# START OF Data
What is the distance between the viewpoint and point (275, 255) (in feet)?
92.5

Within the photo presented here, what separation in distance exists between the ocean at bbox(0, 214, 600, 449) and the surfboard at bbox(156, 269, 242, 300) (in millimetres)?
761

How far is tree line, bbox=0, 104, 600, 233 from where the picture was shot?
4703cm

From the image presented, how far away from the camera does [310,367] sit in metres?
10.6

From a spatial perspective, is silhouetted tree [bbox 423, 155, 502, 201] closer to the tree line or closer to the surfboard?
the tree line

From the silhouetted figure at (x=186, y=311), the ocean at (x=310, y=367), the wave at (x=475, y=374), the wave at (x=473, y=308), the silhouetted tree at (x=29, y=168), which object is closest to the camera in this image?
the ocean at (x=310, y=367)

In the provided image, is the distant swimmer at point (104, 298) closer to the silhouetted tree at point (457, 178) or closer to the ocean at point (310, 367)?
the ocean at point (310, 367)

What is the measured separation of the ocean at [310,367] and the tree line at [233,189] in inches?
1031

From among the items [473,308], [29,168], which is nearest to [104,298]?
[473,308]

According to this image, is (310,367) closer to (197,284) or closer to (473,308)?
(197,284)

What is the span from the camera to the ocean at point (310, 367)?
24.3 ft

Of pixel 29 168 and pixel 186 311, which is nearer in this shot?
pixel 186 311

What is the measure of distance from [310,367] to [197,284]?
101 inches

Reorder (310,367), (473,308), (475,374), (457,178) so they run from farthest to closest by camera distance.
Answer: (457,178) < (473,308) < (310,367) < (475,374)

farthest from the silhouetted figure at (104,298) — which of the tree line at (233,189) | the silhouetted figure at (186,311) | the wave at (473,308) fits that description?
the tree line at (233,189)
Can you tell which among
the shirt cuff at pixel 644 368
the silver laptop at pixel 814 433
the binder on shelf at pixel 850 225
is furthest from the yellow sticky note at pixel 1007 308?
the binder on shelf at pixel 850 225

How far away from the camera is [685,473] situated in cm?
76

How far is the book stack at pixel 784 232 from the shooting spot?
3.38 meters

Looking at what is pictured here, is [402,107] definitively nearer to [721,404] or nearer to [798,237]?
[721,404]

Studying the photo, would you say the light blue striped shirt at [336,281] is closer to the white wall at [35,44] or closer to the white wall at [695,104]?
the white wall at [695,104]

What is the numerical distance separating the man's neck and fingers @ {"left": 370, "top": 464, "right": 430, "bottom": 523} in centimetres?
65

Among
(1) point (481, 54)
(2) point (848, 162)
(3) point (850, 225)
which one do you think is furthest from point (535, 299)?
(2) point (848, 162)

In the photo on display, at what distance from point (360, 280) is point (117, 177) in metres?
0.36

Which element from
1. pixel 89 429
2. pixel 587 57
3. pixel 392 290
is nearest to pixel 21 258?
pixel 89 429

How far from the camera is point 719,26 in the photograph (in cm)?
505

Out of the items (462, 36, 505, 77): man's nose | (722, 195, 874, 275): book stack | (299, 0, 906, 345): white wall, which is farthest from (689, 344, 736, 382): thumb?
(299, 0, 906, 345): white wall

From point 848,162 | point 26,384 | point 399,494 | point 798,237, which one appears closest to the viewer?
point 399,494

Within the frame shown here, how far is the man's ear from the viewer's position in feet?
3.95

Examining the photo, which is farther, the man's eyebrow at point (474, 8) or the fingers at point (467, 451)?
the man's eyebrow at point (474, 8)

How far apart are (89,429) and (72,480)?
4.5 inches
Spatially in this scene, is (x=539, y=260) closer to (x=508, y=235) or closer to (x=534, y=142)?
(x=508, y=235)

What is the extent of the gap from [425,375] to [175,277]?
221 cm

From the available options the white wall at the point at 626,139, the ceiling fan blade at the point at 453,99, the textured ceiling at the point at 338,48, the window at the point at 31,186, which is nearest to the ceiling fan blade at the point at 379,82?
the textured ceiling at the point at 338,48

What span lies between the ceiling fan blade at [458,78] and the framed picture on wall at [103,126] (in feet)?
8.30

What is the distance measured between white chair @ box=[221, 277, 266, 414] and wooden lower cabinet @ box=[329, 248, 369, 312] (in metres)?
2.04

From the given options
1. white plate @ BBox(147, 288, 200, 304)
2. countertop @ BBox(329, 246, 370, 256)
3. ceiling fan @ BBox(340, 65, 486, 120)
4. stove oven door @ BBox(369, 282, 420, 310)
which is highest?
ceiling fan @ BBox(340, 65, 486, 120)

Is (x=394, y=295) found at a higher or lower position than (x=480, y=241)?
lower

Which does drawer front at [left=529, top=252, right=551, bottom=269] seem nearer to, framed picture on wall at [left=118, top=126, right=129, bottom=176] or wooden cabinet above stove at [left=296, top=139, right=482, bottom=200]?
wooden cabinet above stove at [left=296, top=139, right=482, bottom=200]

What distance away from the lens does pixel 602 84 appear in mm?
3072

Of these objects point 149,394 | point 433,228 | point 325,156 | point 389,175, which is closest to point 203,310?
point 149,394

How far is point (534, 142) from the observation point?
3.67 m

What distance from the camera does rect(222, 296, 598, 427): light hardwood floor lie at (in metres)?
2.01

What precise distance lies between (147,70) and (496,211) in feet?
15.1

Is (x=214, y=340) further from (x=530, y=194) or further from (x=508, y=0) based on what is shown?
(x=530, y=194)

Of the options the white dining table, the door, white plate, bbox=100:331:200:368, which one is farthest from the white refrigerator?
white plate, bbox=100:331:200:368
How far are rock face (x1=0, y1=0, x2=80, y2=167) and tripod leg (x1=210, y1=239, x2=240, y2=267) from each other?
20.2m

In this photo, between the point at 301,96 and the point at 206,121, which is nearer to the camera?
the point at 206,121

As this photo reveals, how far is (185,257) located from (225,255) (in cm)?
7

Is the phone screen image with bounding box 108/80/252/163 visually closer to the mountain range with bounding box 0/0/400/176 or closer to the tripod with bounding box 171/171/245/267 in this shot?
# END OF Data
> [Exercise aim]
Write out every line from the records above, word for word.

> [The response]
What is the distance between the viewpoint and point (275, 255) (in feet)?
92.5

Within the photo presented here, what separation in distance exists between the ocean at bbox(0, 214, 600, 449) and the surfboard at bbox(156, 269, 242, 300) (in millimetres)?
761

How far is tree line, bbox=0, 104, 600, 233 from where the picture was shot?
4703cm

From the image presented, how far away from the camera does [310,367] sit in metres?
10.6

From a spatial perspective, is silhouetted tree [bbox 423, 155, 502, 201] closer to the tree line or closer to the surfboard?
the tree line

From the silhouetted figure at (x=186, y=311), the ocean at (x=310, y=367), the wave at (x=475, y=374), the wave at (x=473, y=308), the silhouetted tree at (x=29, y=168), which object is closest to the camera in this image?
the ocean at (x=310, y=367)

In the provided image, is the distant swimmer at point (104, 298) closer to the silhouetted tree at point (457, 178) or closer to the ocean at point (310, 367)?
the ocean at point (310, 367)

What is the measured separation of the ocean at [310,367] and the tree line at [233,189] in inches?
1031

From among the items [473,308], [29,168], which is nearest to [104,298]?
[473,308]

According to this image, is (310,367) closer to (197,284) or closer to (473,308)?
(197,284)

What is the span from the camera to the ocean at point (310, 367)?
24.3 ft

Of pixel 29 168 and pixel 186 311, which is nearer in this shot?
pixel 186 311

What is the measure of distance from [310,367] to [197,284]?
101 inches

Reorder (310,367), (473,308), (475,374), (457,178) so they run from farthest to closest by camera distance.
Answer: (457,178) < (473,308) < (310,367) < (475,374)

farthest from the silhouetted figure at (104,298) — which of the tree line at (233,189) | the silhouetted figure at (186,311) | the wave at (473,308) fits that description?
the tree line at (233,189)
Can you tell which among
the shirt cuff at pixel 644 368
the silver laptop at pixel 814 433
the binder on shelf at pixel 850 225
is furthest from the yellow sticky note at pixel 1007 308?
the binder on shelf at pixel 850 225

How far away from the camera is [685,473] situated in cm?
76

How far is the book stack at pixel 784 232 from the shooting spot?
3.38 meters

Looking at what is pictured here, is [402,107] definitively nearer to [721,404] or nearer to [798,237]?
[721,404]

Studying the photo, would you say the light blue striped shirt at [336,281] is closer to the white wall at [35,44] or closer to the white wall at [695,104]?
the white wall at [695,104]

What is the numerical distance separating the man's neck and fingers @ {"left": 370, "top": 464, "right": 430, "bottom": 523} in centimetres?
65

Among
(1) point (481, 54)
(2) point (848, 162)
(3) point (850, 225)
which one do you think is furthest from point (535, 299)?
(2) point (848, 162)

In the photo on display, at what distance from point (360, 280) is point (117, 177) in metres?
0.36

Which element from
1. pixel 89 429
2. pixel 587 57
3. pixel 392 290
is nearest to pixel 21 258?
pixel 89 429

How far from the camera is point 719,26 in the photograph (in cm)?
505

Out of the items (462, 36, 505, 77): man's nose | (722, 195, 874, 275): book stack | (299, 0, 906, 345): white wall, which is farthest from (689, 344, 736, 382): thumb?
(299, 0, 906, 345): white wall

From point 848,162 | point 26,384 | point 399,494 | point 798,237, which one appears closest to the viewer?
point 399,494

Within the frame shown here, how far is the man's ear from the viewer's position in feet?
3.95

Examining the photo, which is farther, the man's eyebrow at point (474, 8) or the fingers at point (467, 451)?
the man's eyebrow at point (474, 8)

How far apart are (89,429) and (72,480)?
4.5 inches
Spatially in this scene, is (x=539, y=260) closer to (x=508, y=235) or closer to (x=534, y=142)?
(x=508, y=235)

What is the extent of the gap from [425,375] to [175,277]?
221 cm

From the available options the white wall at the point at 626,139, the ceiling fan blade at the point at 453,99, the textured ceiling at the point at 338,48, the window at the point at 31,186, which is nearest to the ceiling fan blade at the point at 379,82?
the textured ceiling at the point at 338,48

What span lies between the ceiling fan blade at [458,78] and the framed picture on wall at [103,126] (in feet)?
8.30

What is the distance measured between white chair @ box=[221, 277, 266, 414] and wooden lower cabinet @ box=[329, 248, 369, 312] (in metres)?
2.04

From the given options
1. white plate @ BBox(147, 288, 200, 304)
2. countertop @ BBox(329, 246, 370, 256)
3. ceiling fan @ BBox(340, 65, 486, 120)
4. stove oven door @ BBox(369, 282, 420, 310)
which is highest?
ceiling fan @ BBox(340, 65, 486, 120)

Is (x=394, y=295) found at a higher or lower position than (x=480, y=241)?
lower

Which does drawer front at [left=529, top=252, right=551, bottom=269] seem nearer to, framed picture on wall at [left=118, top=126, right=129, bottom=176] or wooden cabinet above stove at [left=296, top=139, right=482, bottom=200]?
wooden cabinet above stove at [left=296, top=139, right=482, bottom=200]

What distance away from the lens does pixel 602 84 appear in mm?
3072

Of these objects point 149,394 | point 433,228 | point 325,156 | point 389,175, which is closest to point 203,310?
point 149,394

How far is point (534, 142) from the observation point?
3.67 m

What distance from the camera does rect(222, 296, 598, 427): light hardwood floor lie at (in metres)?
2.01

What precise distance lies between (147,70) and (496,211) in feet?
15.1

Is (x=214, y=340) further from (x=530, y=194) or further from (x=508, y=0) based on what is shown?
(x=530, y=194)

Of the options the white dining table, the door, white plate, bbox=100:331:200:368, which one is farthest from the white refrigerator?
white plate, bbox=100:331:200:368
How far are rock face (x1=0, y1=0, x2=80, y2=167) and tripod leg (x1=210, y1=239, x2=240, y2=267) from each other?
20.2m

In this photo, between the point at 301,96 and the point at 206,121, which is nearer to the camera?
the point at 206,121

As this photo reveals, how far is (185,257) located from (225,255) (in cm)?
7

Is the phone screen image with bounding box 108/80/252/163 visually closer to the mountain range with bounding box 0/0/400/176 or closer to the tripod with bounding box 171/171/245/267 in this shot?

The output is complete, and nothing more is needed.